Hmm, not that family-run farms are the issue here. Most farms are falling into the hands of big business, such as Tyson, the chicken farming conglomerate in the USA, who seek to control the whole process, from egg to chicken sandwich, implementing intensive farming methods at every step. In America now, 40 per cent of the chicken industry is owned by just two companies.

Here, we are familiar with the supermarket squeeze on small farmers, who are given worthless contracts and, scandalously, paid scarcely enough to cover production costs. Exit picturesque family farms, enter the big brutes and their industrial animal-rearing.

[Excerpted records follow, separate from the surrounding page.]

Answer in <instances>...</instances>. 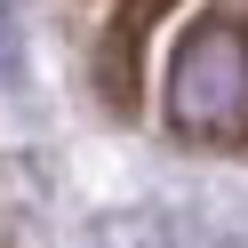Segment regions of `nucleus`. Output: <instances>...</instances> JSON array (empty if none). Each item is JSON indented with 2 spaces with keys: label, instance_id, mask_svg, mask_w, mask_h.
Returning <instances> with one entry per match:
<instances>
[{
  "label": "nucleus",
  "instance_id": "obj_2",
  "mask_svg": "<svg viewBox=\"0 0 248 248\" xmlns=\"http://www.w3.org/2000/svg\"><path fill=\"white\" fill-rule=\"evenodd\" d=\"M16 64H24V48H16V24H8V8H0V88L16 80Z\"/></svg>",
  "mask_w": 248,
  "mask_h": 248
},
{
  "label": "nucleus",
  "instance_id": "obj_1",
  "mask_svg": "<svg viewBox=\"0 0 248 248\" xmlns=\"http://www.w3.org/2000/svg\"><path fill=\"white\" fill-rule=\"evenodd\" d=\"M168 112L192 136H224L248 120V40L232 24H200L168 64Z\"/></svg>",
  "mask_w": 248,
  "mask_h": 248
}]
</instances>
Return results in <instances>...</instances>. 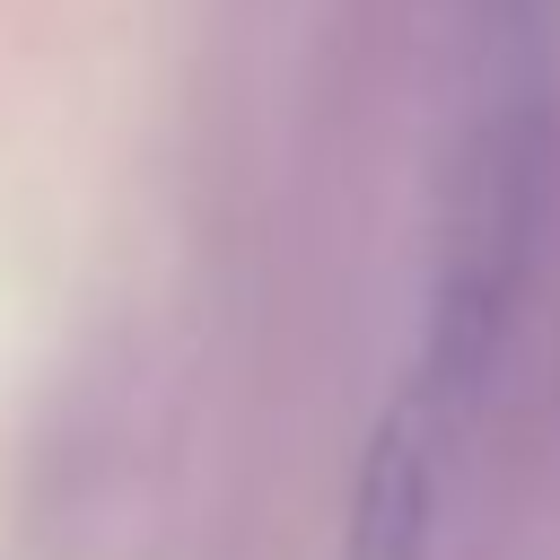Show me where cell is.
<instances>
[{
	"mask_svg": "<svg viewBox=\"0 0 560 560\" xmlns=\"http://www.w3.org/2000/svg\"><path fill=\"white\" fill-rule=\"evenodd\" d=\"M446 402L411 376L350 481V534L341 560H438V481H446Z\"/></svg>",
	"mask_w": 560,
	"mask_h": 560,
	"instance_id": "6da1fadb",
	"label": "cell"
}]
</instances>
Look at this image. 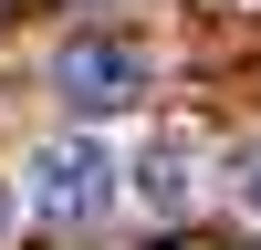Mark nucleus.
Wrapping results in <instances>:
<instances>
[{"instance_id": "nucleus-1", "label": "nucleus", "mask_w": 261, "mask_h": 250, "mask_svg": "<svg viewBox=\"0 0 261 250\" xmlns=\"http://www.w3.org/2000/svg\"><path fill=\"white\" fill-rule=\"evenodd\" d=\"M125 198V167L105 157V136H53L21 157V208L42 229H105Z\"/></svg>"}, {"instance_id": "nucleus-2", "label": "nucleus", "mask_w": 261, "mask_h": 250, "mask_svg": "<svg viewBox=\"0 0 261 250\" xmlns=\"http://www.w3.org/2000/svg\"><path fill=\"white\" fill-rule=\"evenodd\" d=\"M53 94L73 115H125V104H146V52L115 42V32H73L53 52Z\"/></svg>"}, {"instance_id": "nucleus-3", "label": "nucleus", "mask_w": 261, "mask_h": 250, "mask_svg": "<svg viewBox=\"0 0 261 250\" xmlns=\"http://www.w3.org/2000/svg\"><path fill=\"white\" fill-rule=\"evenodd\" d=\"M136 198L157 208V219H178L188 198H199V136H157L136 157Z\"/></svg>"}, {"instance_id": "nucleus-4", "label": "nucleus", "mask_w": 261, "mask_h": 250, "mask_svg": "<svg viewBox=\"0 0 261 250\" xmlns=\"http://www.w3.org/2000/svg\"><path fill=\"white\" fill-rule=\"evenodd\" d=\"M230 198H241V208H261V136L230 157Z\"/></svg>"}, {"instance_id": "nucleus-5", "label": "nucleus", "mask_w": 261, "mask_h": 250, "mask_svg": "<svg viewBox=\"0 0 261 250\" xmlns=\"http://www.w3.org/2000/svg\"><path fill=\"white\" fill-rule=\"evenodd\" d=\"M0 229H11V198H0Z\"/></svg>"}, {"instance_id": "nucleus-6", "label": "nucleus", "mask_w": 261, "mask_h": 250, "mask_svg": "<svg viewBox=\"0 0 261 250\" xmlns=\"http://www.w3.org/2000/svg\"><path fill=\"white\" fill-rule=\"evenodd\" d=\"M0 21H11V0H0Z\"/></svg>"}]
</instances>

And big business, as we know, always has friends in high places, fighting their corner against any notions of progress, world health, and even the future of the planet. Yet much could be made of reducing our meat consumption.

For one, it’s much healthier. Vegetarian diets are linked to lower incidence of certain cancers, heart disease and obesity. In China, a traditional, predominantly vegetarian society where meat-eating is associated with better times, a step away from subsistence, meat consumption is escalating.

And hand-in-hand with this adoption of Western-style diet, is a rise and rise in Western-style disease.

According to the China-Oxford-Cornell study China II, which surveyed diet, lifestyle and disease in 65 rural Chinese counties, the rise in Western-type diseases amongst the population ‘correlated highly significantly with increased concentrations of plasma cholesterol, which are associated with increasing intakes of animal protein.’

So not only are we killing the planet, we are also killing ourselves. It is high time we got meat off our plates, and on the table at every climate change discussion.